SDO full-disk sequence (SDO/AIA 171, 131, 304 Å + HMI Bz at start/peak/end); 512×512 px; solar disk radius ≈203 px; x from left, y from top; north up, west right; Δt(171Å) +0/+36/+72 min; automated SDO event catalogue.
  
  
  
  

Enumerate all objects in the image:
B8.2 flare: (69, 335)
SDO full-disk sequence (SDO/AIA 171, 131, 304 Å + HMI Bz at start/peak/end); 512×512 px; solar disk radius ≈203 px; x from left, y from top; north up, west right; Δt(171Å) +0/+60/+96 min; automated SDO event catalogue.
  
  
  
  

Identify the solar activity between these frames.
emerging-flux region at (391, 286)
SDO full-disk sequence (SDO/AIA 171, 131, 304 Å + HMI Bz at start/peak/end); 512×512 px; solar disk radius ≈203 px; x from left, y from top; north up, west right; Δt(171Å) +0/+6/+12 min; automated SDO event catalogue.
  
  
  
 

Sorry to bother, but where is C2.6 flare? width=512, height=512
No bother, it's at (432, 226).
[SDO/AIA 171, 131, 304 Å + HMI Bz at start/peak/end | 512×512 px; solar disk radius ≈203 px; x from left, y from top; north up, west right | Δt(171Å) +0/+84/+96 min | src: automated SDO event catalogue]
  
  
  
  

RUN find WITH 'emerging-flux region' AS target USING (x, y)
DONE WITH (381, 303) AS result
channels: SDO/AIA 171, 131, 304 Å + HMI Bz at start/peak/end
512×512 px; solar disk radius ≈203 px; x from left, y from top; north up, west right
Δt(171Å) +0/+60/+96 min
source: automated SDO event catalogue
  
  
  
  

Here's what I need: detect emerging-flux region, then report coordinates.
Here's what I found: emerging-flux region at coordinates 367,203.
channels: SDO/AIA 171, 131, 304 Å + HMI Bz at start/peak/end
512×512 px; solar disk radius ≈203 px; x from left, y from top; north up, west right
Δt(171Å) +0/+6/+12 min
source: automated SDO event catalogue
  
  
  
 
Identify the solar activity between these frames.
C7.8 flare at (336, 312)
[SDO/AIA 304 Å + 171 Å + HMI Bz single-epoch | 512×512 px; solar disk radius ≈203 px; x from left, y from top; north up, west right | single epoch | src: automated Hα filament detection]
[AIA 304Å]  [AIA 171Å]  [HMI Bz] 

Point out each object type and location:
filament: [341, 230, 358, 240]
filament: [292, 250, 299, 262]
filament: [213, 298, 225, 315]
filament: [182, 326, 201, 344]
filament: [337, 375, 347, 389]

########################################

# What you will do
Copy each line holding "automated" from the material above.

# Problem solution
SDO full-disk sequence (SDO/AIA 171, 131, 304 Å + HMI Bz at start/peak/end); 512×512 px; solar disk radius ≈203 px; x from left, y from top; north up, west right; Δt(171Å) +0/+36/+72 min; automated SDO event catalogue.
SDO full-disk sequence (SDO/AIA 171, 131, 304 Å + HMI Bz at start/peak/end); 512×512 px; solar disk radius ≈203 px; x from left, y from top; north up, west right; Δt(171Å) +0/+60/+96 min; automated SDO event catalogue.
SDO full-disk sequence (SDO/AIA 171, 131, 304 Å + HMI Bz at start/peak/end); 512×512 px; solar disk radius ≈203 px; x from left, y from top; north up, west right; Δt(171Å) +0/+6/+12 min; automated SDO event catalogue.
[SDO/AIA 171, 131, 304 Å + HMI Bz at start/peak/end | 512×512 px; solar disk radius ≈203 px; x from left, y from top; north up, west right | Δt(171Å) +0/+84/+96 min | src: automated SDO event catalogue]
source: automated SDO event catalogue
source: automated SDO event catalogue
[SDO/AIA 304 Å + 171 Å + HMI Bz single-epoch | 512×512 px; solar disk radius ≈203 px; x from left, y from top; north up, west right | single epoch | src: automated Hα filament detection]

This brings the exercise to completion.